E il ventilato Assegno unico per i figli a carico (fino a 21 anni) partirà solo a marzo. Ma rischia di trasformarsi in una delusione se non verrà generosamente rimpinguato. Per gli esperti del Cerved «il cambiamento delle strutture familiari, e degli stili di vita», ha definito nuovi bisogni. Tanto più che l'invecchiamento progressivo della popolazione ha fatto sterzare violentemente il budget. Siamo secondi al mondo, solo poco dopo il Giappone, per tasso di anzianità in proporzione alla popolazione. In Italia nel 2020 - secondo l'ultimo censimento - il 7,5% della popolazione aveva più di 80 anni. Ed è logico che la spesa cresca soprattutto nei comparti dell'assistenza alla terza età. D'altro canto il comparto dei servizi sanitaria (badanti, assistenti colf) - è uno dei pochi che trascina la crescita dell'occupazione. Con un aumento significativo della popolazione di nazionalità italiana- raccontano i dati Inps sulle iscrizioni lavorative- che si è dovuta riciclare come assistente alla cura delle persone anziane. È il gap fra la crescita della domanda e l'adeguatezza dell'offerta la vera novità del Bilancio Cerved. L'attività ordinaria di diagnosi e cura con il Covid è passata in secondo piano.

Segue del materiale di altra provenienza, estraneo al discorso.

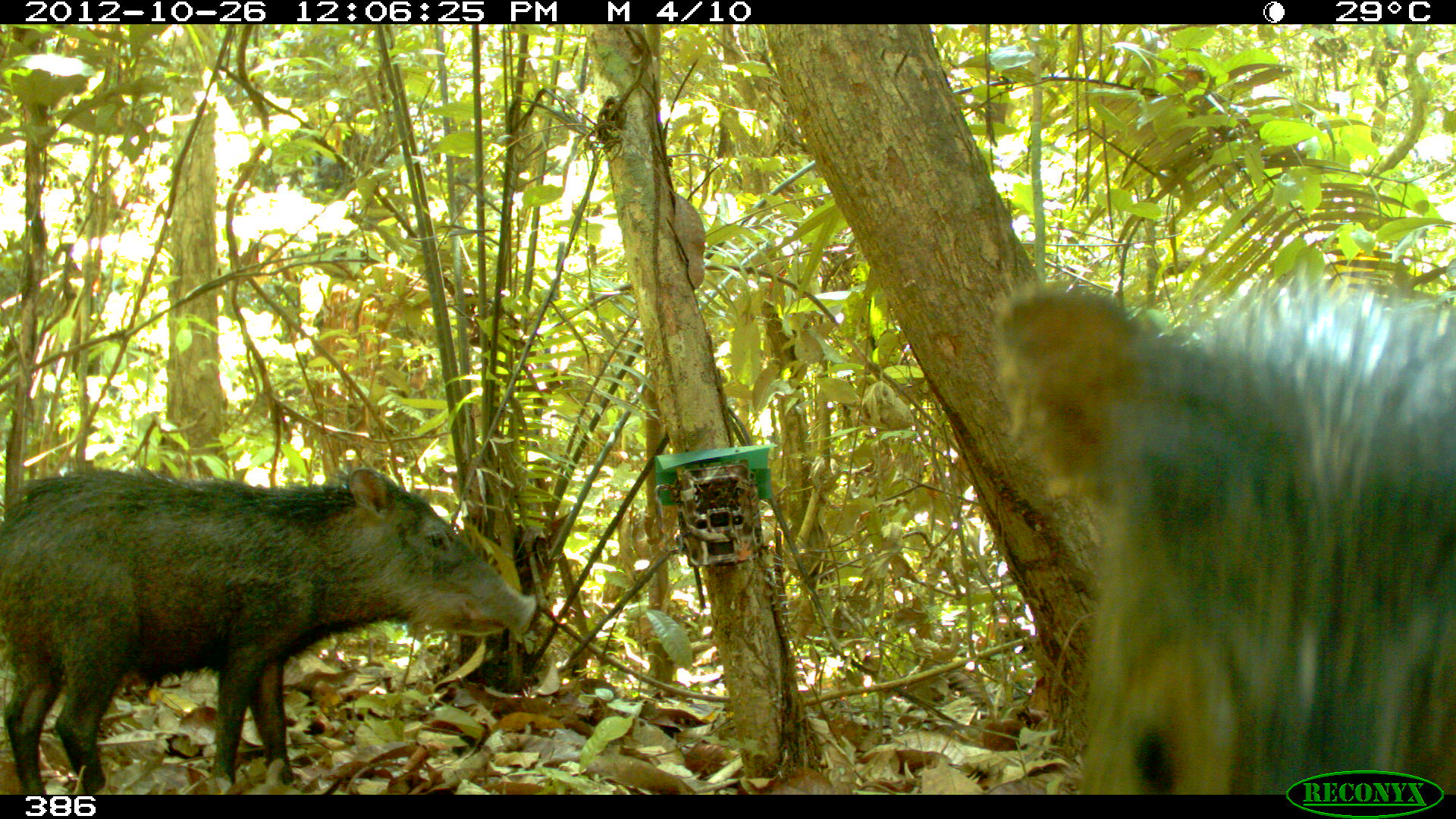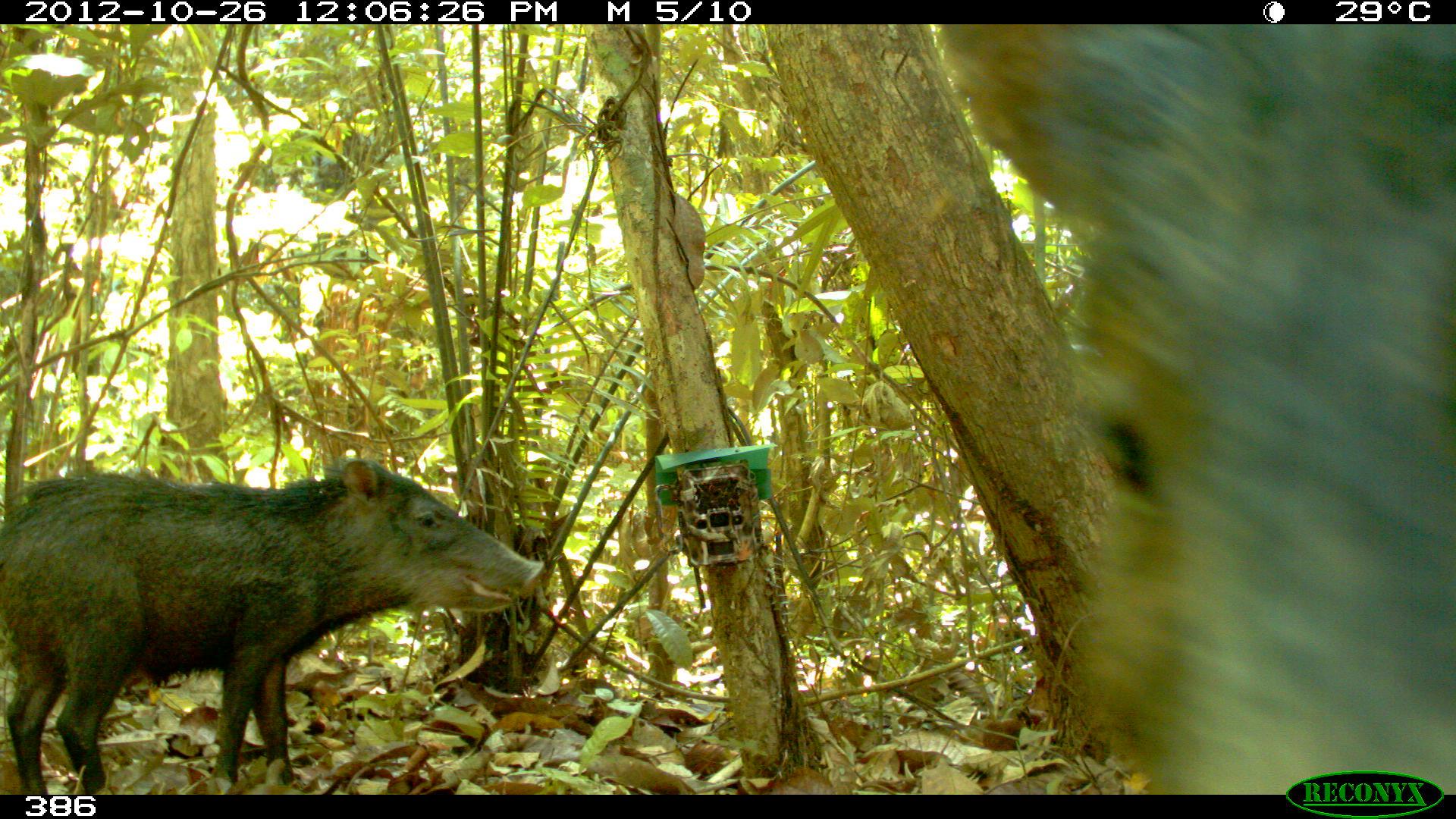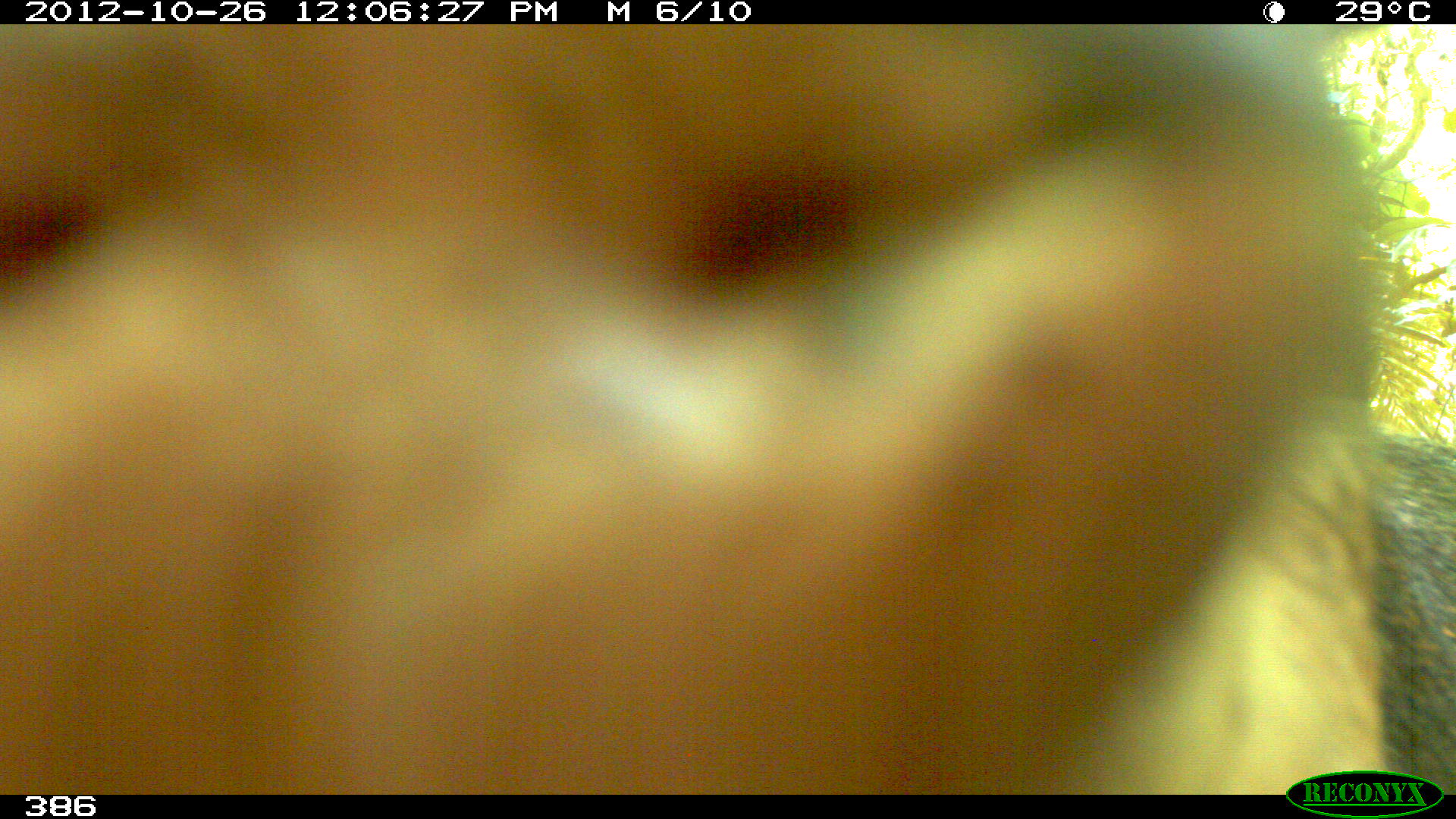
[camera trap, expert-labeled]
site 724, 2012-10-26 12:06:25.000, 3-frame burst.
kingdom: Animalia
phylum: Chordata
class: Mammalia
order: Artiodactyla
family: Tayassuidae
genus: Tayassu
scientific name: Tayassu pecari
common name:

L'allarme della Federazione degli oncologi, cardiologi e ematologi (Foce), ricostruisce la grave preoccupazione «per il blocco dell'attività chirurgica programmata». Una paralisi che «rischia di provocare gravi danni ai nostri pazienti, che sono circa 11 milioni in Italia».

 

 

 

MALATI TRASCURATI

Tanto più che oggi i reparti d'urgenza (e gli altri riconvertiti), lamentano l'assalto soprattutto della popolazione non vaccinata. Costringendo così a rimandare l'attività sanitaria ordinaria. Con un pericoloso effetto domino che si ripercuoterà nei prossimi decenni. Insomma, la prevenzione è saltata. E ora il governo spera di tamponare i buchi con l'assistenza sanitaria domiciliare. Per i pazienti over 65 con patologie croniche, si prevede un incremento di 800mila assistiti presi in carico in assistenza domiciliare entro il giugno 2026, giura il ministro della Salute Roberto Speranza. Ieri la Conferenza Stato-Regioni ha dato il via libera alla ripartizione di oltre 6,5 miliardi del Pnrr e di circa 1,5 miliardi del Piano nazionale per gli «investimenti complementari destinati alla sanità». «Siamo molto preoccupati per il blocco dell'attività chirurgica programmata determinato dalla nuova ondata pandemica causata dalla variante Omicron. Questa paralisi rischia di provocare gravi danni ai nostri pazienti, che sono circa 11 milioni in Italia». È l'appello di Foce(Federazione degli oncologi, cardiologi e ematologi), che esprime forte preoccupazione per uno scenario che sembra ricalcare quello dei primi mesi del 2020.